The centers provide space and resources for retirees who want to meet new people or connect with old friends, travel to cultural events near and far, or learn something new.
The coffee pot is always on, the Wi-Fi connected, the staff ready to listen to what people would like their particular center to offer.
Spectrum Generations makes a “fabulous contribution” toward camaraderie among older adults, says George Van Deventer, 74, an accomplished Maine poet who teaches poetry at the Coastal Community Center and has had students in their thirties as well as seventies in his class. “They offer a great variety of things to do.”
“It’s all about creating that sense of community,” says Marianne Pinkham, the center coordinator in Damariscotta. “And it’s for all generations, getting them together so they can rub shoulders. People learn from each other.”
The centers are anything but cookie-cutter. Each takes on the flavor of its community, says Debra Silva, vice president of Public Education and Center Operations. “In our Rockland center, art has really taken off. In another center, it might be fitness.”
The William S. Cohen Community Center in Hallowell, located off I-95 near Augusta, is a case in point. Whereas the Coastal Community Center reminds one of a comfortable house with several rooms, this facility, 11,000 square feet and built in 1996, resembles a boutique hotel. And with a professional chef, commercial kitchen, and separate catering business that supports agency operations, Cohen is food central.
People of all ages come here especially to dine. And why not? With no advance sign-up required and a suggested donation of four dollars if you’re sixty or over (five dollars for everyone else) for a three-course meal that includes salad, entrée, and dessert every weekday, lunch draws people from a fifty-mile radius.
The dining room is spacious and light, with a cathedral ceiling and a wall of windows overlooking meadow and marsh. Comfortable chairs pull up to wood tables set with cloths and silverware. The dining room seats seventy; overflow is seated in a room added on last year. When these thirty-two seats fill up, lunch extends into the equally attractive boardroom.
Because of the facility’s size and configuration, it can play host to large events, such as the monthly Swingtime Dance and Dinner, a semi-formal affair timed so that you can travel home before dark. It always sells out.
The Cohen center provides a glimpse at another essential element of the program — volunteering and outreach. Here, Meals on Wheels are prepared in a commercial kitchen, with the help of volunteers, for residents of a broad area covering southern Kennebec and Lincoln counties and the southern midcoast. The center produces four hundred to six hundred hot meals every weekday.
The lunches the organization provides — whether delivered to a homebound individual or served buffet style at Cohen to all visitors, regardless of age or income — not only ensure partakers a nutritious meal once a day but also help combat the isolation that many may feel if they live alone or outside of a neighborhood. The range of activities offered at all the community centers has the same effect, as well as provides older adults and families a chance to enrich their lives.

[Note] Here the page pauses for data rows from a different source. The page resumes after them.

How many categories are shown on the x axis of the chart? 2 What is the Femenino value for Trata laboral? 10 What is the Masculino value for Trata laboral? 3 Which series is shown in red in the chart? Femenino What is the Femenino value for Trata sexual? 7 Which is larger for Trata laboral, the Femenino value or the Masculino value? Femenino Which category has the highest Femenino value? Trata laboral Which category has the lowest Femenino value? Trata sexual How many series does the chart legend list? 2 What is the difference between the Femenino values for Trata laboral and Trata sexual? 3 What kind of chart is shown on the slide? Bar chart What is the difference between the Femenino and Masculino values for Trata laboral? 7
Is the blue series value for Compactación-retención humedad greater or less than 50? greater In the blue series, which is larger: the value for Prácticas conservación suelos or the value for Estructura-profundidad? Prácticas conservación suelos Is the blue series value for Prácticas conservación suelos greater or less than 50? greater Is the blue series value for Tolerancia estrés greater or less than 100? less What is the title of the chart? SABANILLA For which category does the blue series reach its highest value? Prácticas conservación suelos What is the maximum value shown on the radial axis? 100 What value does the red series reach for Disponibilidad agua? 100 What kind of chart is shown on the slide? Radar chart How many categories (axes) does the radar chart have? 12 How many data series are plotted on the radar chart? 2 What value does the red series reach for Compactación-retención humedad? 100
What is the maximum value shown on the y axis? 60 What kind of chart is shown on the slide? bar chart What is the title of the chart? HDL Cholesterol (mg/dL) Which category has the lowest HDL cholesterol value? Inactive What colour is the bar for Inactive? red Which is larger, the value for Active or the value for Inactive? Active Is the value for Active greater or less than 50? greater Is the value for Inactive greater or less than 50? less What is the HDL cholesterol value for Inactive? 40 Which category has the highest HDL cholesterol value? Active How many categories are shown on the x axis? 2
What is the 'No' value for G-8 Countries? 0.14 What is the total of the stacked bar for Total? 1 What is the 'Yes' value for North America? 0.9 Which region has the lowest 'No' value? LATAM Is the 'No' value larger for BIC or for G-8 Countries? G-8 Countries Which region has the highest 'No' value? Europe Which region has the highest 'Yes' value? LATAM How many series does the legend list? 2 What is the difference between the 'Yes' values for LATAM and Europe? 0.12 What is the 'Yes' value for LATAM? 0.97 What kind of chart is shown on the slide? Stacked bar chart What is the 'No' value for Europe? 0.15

“Keeping people at home as long as possible and engaged in their community as long as possible — everything about Spectrum Generations revolves around that core,” says Dott Freeman, the organization’s director of development.
Ben Thompson, a regular at the Damariscotta location as program participant and volunteer extraordinaire (he delivers meals, answers the phone, and fills up deflated exercise balls with his air compressor, among other things), puts it this way: “If it weren’t for these centers, I’d be a couch potato.”